Oh no globalcomix, not you too

Oh no globalcomix, not you too

GLOBAL COMIX AI POLICY:
https://globalcomix.com/ai-policy
What do you people think?
I'm still having a think about what to do - but I know where I'm leaning atm. It's a shame though, because GlobalComix is a revenue source for me, so I'd cut myself off from even more of my previous income and I'll be worse off.
@JenJen That reads like a pretty responsible and pragmatic policy to me.
Forbidding purely AI content but accepting that AI tools are now ubiquitous and some people will use them seems to me to be sensible given where we currently are.
It fits well with my personal opinions: I abhor outright GenAI created content, but I don't object so strongly to a bit of content aware tool usage under direction by an artist. They're unlikely to uninvent those tools, so better to lay out how they can be used.
@gilester45 What about the source material the models are trained on? I have a huge problem with them being tools for remixing other people's work, without consent, attribution or payment.
The Globalcomix statement is pointedly silent on this aspect, too.
If they were talking about purely "mechanical" assistance, like an animator using an automated system for in-betweening, I'd find their statement entirely acceptable. That even seems to be how they're casting the use of these things.
@JenJen
@KatS @feff @JenJen It's a good question isn't it.
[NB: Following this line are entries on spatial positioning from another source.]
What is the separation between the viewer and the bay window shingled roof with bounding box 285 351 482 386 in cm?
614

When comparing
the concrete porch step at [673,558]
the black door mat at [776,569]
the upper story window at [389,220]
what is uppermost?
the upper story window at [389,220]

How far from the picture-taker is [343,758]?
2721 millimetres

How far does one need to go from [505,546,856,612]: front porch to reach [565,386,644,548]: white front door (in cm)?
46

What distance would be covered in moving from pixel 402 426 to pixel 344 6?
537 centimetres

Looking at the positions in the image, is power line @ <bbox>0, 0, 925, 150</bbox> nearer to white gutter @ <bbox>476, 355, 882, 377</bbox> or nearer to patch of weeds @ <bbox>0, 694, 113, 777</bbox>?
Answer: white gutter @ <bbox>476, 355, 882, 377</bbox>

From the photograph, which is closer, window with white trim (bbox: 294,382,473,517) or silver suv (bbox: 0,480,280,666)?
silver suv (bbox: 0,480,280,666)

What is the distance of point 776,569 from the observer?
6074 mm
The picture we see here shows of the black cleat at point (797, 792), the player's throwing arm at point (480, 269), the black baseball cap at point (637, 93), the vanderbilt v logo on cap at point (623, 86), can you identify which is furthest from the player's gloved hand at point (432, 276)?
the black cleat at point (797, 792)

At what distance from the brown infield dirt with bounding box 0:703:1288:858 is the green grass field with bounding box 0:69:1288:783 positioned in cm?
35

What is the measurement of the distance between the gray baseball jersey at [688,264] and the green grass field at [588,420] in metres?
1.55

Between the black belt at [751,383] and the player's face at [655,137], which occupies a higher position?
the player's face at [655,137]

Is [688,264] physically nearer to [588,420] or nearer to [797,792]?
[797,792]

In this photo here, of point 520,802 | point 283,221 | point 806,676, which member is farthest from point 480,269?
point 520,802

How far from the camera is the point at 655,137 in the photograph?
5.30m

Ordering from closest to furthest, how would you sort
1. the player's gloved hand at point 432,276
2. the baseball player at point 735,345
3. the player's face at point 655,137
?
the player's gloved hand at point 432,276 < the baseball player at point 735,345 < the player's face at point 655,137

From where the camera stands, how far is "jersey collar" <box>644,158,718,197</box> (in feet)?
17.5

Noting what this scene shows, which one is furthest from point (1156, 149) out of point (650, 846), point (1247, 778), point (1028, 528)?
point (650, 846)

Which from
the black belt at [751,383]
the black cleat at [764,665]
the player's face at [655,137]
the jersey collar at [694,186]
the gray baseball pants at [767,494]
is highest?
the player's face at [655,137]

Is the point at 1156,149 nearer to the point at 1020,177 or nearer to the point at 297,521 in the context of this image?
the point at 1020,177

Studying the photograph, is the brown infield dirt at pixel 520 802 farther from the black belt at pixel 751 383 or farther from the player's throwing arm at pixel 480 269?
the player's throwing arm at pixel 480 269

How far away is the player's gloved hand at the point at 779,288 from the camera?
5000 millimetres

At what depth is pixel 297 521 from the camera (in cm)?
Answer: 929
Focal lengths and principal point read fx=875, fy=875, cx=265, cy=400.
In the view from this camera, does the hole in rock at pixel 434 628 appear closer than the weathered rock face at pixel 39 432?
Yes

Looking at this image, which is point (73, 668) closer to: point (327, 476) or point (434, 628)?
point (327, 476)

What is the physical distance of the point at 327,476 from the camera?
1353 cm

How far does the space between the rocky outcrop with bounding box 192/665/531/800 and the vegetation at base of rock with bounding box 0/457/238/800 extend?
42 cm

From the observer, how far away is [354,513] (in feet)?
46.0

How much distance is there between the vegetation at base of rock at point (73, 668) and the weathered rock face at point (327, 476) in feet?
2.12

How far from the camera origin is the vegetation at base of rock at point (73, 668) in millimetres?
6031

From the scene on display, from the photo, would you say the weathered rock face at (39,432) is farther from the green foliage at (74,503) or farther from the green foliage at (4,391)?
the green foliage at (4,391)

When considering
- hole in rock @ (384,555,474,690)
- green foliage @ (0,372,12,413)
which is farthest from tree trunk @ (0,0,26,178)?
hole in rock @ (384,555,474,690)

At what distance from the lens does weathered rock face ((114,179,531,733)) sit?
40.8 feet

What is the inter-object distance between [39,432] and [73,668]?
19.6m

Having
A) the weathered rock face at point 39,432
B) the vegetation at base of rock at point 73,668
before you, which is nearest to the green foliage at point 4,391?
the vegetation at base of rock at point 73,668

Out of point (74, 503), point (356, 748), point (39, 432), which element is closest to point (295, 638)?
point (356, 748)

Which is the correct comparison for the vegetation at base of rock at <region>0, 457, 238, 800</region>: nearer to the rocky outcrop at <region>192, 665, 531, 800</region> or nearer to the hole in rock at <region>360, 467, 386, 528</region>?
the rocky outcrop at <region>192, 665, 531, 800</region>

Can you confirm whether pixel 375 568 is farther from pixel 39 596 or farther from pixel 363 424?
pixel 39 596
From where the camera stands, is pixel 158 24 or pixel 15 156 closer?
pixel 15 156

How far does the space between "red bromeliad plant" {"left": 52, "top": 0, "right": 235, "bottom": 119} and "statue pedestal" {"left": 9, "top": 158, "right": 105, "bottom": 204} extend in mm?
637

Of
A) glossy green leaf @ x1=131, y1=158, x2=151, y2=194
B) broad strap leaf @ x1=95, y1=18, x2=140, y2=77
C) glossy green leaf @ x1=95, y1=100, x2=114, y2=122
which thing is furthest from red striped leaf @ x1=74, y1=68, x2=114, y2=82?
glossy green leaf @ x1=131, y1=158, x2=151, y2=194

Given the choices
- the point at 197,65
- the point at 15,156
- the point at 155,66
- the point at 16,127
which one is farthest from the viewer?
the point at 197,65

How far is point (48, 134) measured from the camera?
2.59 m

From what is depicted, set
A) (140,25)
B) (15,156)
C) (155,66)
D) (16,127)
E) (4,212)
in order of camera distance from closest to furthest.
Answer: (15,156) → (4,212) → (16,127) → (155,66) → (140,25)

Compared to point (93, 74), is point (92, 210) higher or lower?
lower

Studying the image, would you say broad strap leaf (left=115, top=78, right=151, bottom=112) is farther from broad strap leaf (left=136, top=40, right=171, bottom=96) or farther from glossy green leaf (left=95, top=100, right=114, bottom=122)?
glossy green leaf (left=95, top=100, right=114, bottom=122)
Tools that steal our work to recreate it in our style are evil, the industrialised theft committed by AI companies beggars belief in this regard.
However a tool that has "learned" how it should work by watching our creative output... that doesn't sound so very different to how a human might learn from creators they admire.
Is that enough to say it's ok? Or, perhaps "less unacceptable" is all we can hope for.
@gilester45
There's a nuance that is often lost in the loudest voices.
Firstly AI nowadays is such an umbrella term that can refer to many different types of AI. Some actually useful and handy tools (in art terms, I think of algorithms that can identify subjects and speed up background removal, or suggest some shading).
However, the "it learns like a human" for GenAI ignores that these models don't learn as they do approximate and predict. They have no memory, nor do they understand the context (hence why AI hands and feet are notorious) like a human would, because humans develop a world model and diffusion models and LLMs do not have a world model.
Finally genAI is bad in it's current iteration because it's being used to replace human creators. That's how it's marketed and that's how most people are using GenAI. GenAI is not creative, it can't give us anything new, it can only give you a product that is normalised by everything it "knows", and the only reason that it may look new is due to the prior experience (or lack of) of the person experiencing the output.